Another example of something going wrong that very well could go wrong for any cook, and if you see it happen to Julia Child then you don't panic so much when it happens to you. Usually it does taste delicious too, plus you have a story to tell your guests.
I didn’t know that. Thank you for sharing that information.
What type of apple would you use to make this? Does anyone know?
@@lilbatz She said she used Gravensteins or McIntoshes which were both wrong. In "From Julia Child's Kitchen" she says to use Golden Delicious, Rome Beauty, York Imperial, Greening, Newton, Monroe, or Northern Spy. She's heard good things about Staymen, Winesap, Baldwin, and Grimes Golden, but hadn't experimented with them. She also had success with Cortlands but only when very fresh and firm.
@@michaelcornett444 thank you for the response. I have a Charlotte mold and want to make this, but didn't want to gamble on the type of apples. 🍎🍏
26:30 Holding my breath as the Charlotte sinks...
She predicted that it would.
SInking or not.. it still looks absolutely fantastic and I bet tasted even better!
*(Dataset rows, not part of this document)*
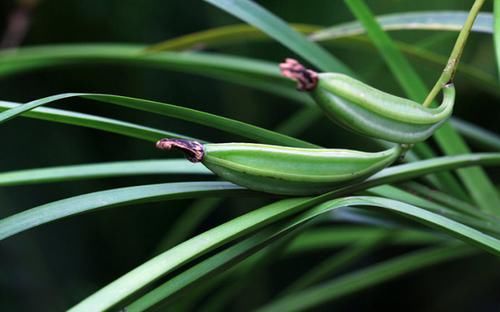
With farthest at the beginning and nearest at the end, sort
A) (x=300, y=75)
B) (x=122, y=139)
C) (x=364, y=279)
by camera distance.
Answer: (x=122, y=139) < (x=364, y=279) < (x=300, y=75)

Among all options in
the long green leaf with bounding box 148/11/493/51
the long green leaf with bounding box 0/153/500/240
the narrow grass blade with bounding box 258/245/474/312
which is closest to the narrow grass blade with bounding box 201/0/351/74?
the long green leaf with bounding box 148/11/493/51

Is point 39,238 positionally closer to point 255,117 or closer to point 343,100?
point 255,117

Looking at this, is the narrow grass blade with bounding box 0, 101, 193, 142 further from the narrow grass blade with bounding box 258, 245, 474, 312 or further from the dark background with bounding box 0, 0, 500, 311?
the dark background with bounding box 0, 0, 500, 311

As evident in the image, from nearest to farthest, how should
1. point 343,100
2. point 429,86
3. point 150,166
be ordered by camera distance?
point 343,100, point 150,166, point 429,86

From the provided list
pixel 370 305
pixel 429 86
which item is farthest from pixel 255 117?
pixel 370 305

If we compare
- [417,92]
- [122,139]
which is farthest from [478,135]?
[122,139]

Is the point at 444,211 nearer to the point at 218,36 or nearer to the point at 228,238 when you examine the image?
the point at 228,238
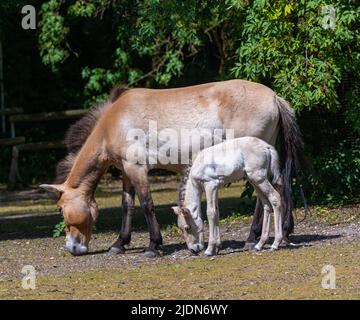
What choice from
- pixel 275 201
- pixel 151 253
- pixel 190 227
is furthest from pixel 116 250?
pixel 275 201

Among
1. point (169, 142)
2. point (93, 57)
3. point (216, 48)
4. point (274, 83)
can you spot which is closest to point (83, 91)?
point (93, 57)

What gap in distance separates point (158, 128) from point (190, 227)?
1255mm

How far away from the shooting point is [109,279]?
8.96m

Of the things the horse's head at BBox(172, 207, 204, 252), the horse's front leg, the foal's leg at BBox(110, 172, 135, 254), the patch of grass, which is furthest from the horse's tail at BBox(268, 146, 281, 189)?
the foal's leg at BBox(110, 172, 135, 254)

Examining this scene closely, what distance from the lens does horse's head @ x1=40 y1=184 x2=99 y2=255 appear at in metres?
10.5

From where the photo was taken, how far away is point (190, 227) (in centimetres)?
996

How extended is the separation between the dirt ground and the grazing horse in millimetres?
234

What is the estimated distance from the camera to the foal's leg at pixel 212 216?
32.4 ft

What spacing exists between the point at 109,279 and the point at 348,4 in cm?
532

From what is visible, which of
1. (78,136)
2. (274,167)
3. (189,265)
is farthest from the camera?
(78,136)

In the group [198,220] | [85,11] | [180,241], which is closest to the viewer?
[198,220]

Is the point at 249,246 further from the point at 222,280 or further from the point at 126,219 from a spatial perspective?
the point at 222,280

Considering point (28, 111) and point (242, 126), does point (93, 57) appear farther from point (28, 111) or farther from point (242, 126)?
point (242, 126)

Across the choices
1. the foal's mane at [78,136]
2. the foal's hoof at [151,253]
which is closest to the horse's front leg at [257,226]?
the foal's hoof at [151,253]
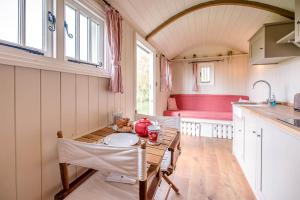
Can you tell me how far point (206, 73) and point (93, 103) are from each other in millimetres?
4133

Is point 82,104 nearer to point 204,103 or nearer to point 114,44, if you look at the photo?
point 114,44

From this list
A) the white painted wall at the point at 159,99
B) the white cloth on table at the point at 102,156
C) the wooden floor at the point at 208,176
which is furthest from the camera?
the white painted wall at the point at 159,99

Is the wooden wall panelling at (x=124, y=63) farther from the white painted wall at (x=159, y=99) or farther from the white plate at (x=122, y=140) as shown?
the white painted wall at (x=159, y=99)

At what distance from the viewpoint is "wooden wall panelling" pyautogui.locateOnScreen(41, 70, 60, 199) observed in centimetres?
104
These are still relevant, watched and loved 50+ years later. I doubt the Guy Fieris and Rachael Rays of the word will be able to make such claims in 2073.
Julia child is my spirit animal! 🧑🍳
Who? Lol
Loved much❤❤❤
I’m sure they won’t be around for that long either. Just nobody like Julia. Never will be. Jacque pepin maybe
That Charlotte mold is totally adoreable - exactly as dear Julia is.
Imagine the time when there were French Import Stores…
I bought one of those Mickey-Mouse ear pans about 15 years ago. I am going to try to make this, this weekend. Will probably use Farm White bread. Not Wonder bread. Too "squishy" as Julia would say!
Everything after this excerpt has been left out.